1856: Oct. 22? (Vol. 1: no. 1) – 1857: Oct. 14? (vol. 1: no. 52)



Subsequent Title

The Western Mercury (Sandwich) may continue the British Canadian. The two newspapers shared a business office. On page 2 of the Feb. 25, 1858 issue of the Western Mercury, the editor writes “All parties indebted to this office for the 1st vol., British Canadian or for printing, or advertising, are requested to make immediate payment.” The newspapers also share the same motto: Our country’s welfare first, and then, we stand by honest party men. Furthermore, the numbering of the Western Mercury seems to continue the numbering of the British Canadian. However, the two newspapers have different editors, different political perspectives (based on content in existing issues), and were published on different days.

Online Holdings

1857: Feb. 18 (Vol. 1: no. 18) 4p. 2 copies


British Canadian (Sandwich), Newspapers, Sandwich (Ontario), Windsor (Ontario), Essex County (Ontario)


Canadian History | Public History


Public Domain


The British Canadian was a four page weekly newspaper published in Sandwich every Wednesday morning at a subscription cost of 10 shillings per annum. It first appeared in October 1856 and may have been continued by the Western Mercury in about November 1857. The editor was W. H. Wilson and it was published through his company, W. H. Wilson and Company.

The newspaper’s motto was “Our country’s welfare first, and then we stand by honest party men”. W. Meikle’s Canadian newspaper directory of 1858 (updated to Spring/Summer 1857) wrote of the British Canadian: “This sheet is moderate on political matters, rather inclining to Reform. It is quiet on points of religion, holding a somewhat neutral position. It has a circulation approaching to 500, chiefly within the county, besides not a few in Western Canada and different parts of the United States”. Indeed, a lot of the newspaper was taken up with small, local advertisements, notices, and a good dose of poetry and prose. National and international news stories were reprinted from other newspapers, and there seemed to be relatively little (although sometimes still contentious) local reporting.
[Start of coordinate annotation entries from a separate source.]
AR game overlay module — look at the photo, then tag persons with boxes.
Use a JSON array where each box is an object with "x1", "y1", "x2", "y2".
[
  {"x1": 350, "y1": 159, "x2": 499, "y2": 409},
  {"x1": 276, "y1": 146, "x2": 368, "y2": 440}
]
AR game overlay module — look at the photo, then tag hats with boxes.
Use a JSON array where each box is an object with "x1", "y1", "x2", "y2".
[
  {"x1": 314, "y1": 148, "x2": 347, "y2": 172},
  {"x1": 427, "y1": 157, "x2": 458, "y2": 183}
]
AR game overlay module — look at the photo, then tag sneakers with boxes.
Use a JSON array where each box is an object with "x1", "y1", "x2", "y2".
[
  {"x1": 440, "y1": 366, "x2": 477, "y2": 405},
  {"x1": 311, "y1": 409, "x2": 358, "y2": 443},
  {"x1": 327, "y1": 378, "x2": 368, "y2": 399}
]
During this time, there was considerable rivalry among newspapers. Some of it was friendly, some not so friendly. The Windsor Herald of November 28th, 1856 (p.2) had a lot to say about the British Canadian. The Herald began by making fun of the super tabloid size (greater than 24x36 inches!) of the British Canadian’s first few issues and its claim to the title of “largest” newspaper in the County: “It is now reduced to the common size of the others and feels itself a little more comfortable in consequence, as there is less matter to supply, less wages to pay, and less trash for the half dozen readers to wade through.” “We cannot say that the improvement is visible, unless a change from maudlin imbecility to malignant and vulgar writing may be considered as such.” The British Canadian had apparently been very critical of the Herald and the 2 newspapers seemed to disagree on locally based controversies, for example, the latest legal woes of Colonel John Prince.
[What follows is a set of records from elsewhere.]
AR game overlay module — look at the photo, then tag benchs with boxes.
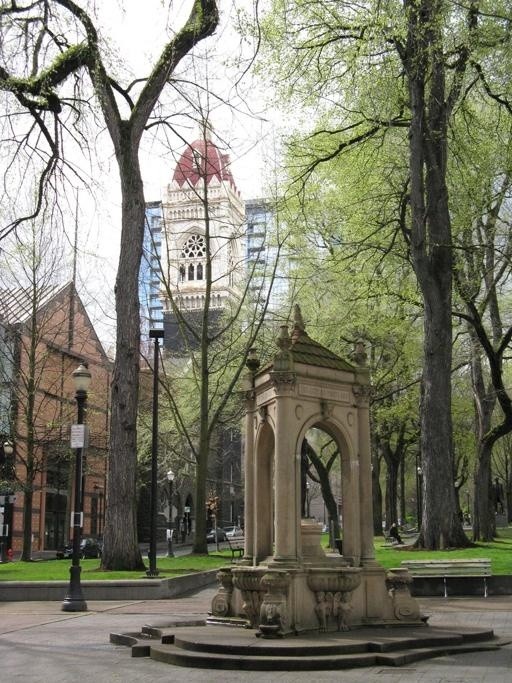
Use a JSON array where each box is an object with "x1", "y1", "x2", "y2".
[
  {"x1": 383, "y1": 531, "x2": 396, "y2": 543},
  {"x1": 227, "y1": 536, "x2": 244, "y2": 559},
  {"x1": 401, "y1": 558, "x2": 493, "y2": 597}
]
The Windsor Herald stated that there were 3 men (the Editor, “Veritas”, and “Publicola”) behind the British Canadian and implied that they had pretensions to classical learning. They could be: William Henry Wilson, his brother George Wilson, and their cousin William Mercer Wilson (a lawyer, later judge, and high-ranking free Mason). They emigrated together from Scotland and settled in Simcoe, Norfolk County in 1832. They do not appear, however, to have spent very much time in Sandwich. In 1840, William Mercer Wilson imported the first printing press into the Simcoe area and published the Norfolk Observer from 1840-1842. It appears possible that they may also have been involved in a Simcoe “British Canadian” newspaper (History of Canadian Journalism, 1908). An extant Extra (1862) is devoted to an address by William Mercer Wilson, then Warden of the County of Norfolk. In the early 1860s, there were also “British Canadian” newspapers in Port Hope and Sarnia, although it is unclear if, or how, any of them were connected.

Updated: Katharine Ball, January 20, 2021

Source of our Digitized Holdings

Windsor Community Museum

To view online at the Internet Archive:

British Canadian (Sandwich)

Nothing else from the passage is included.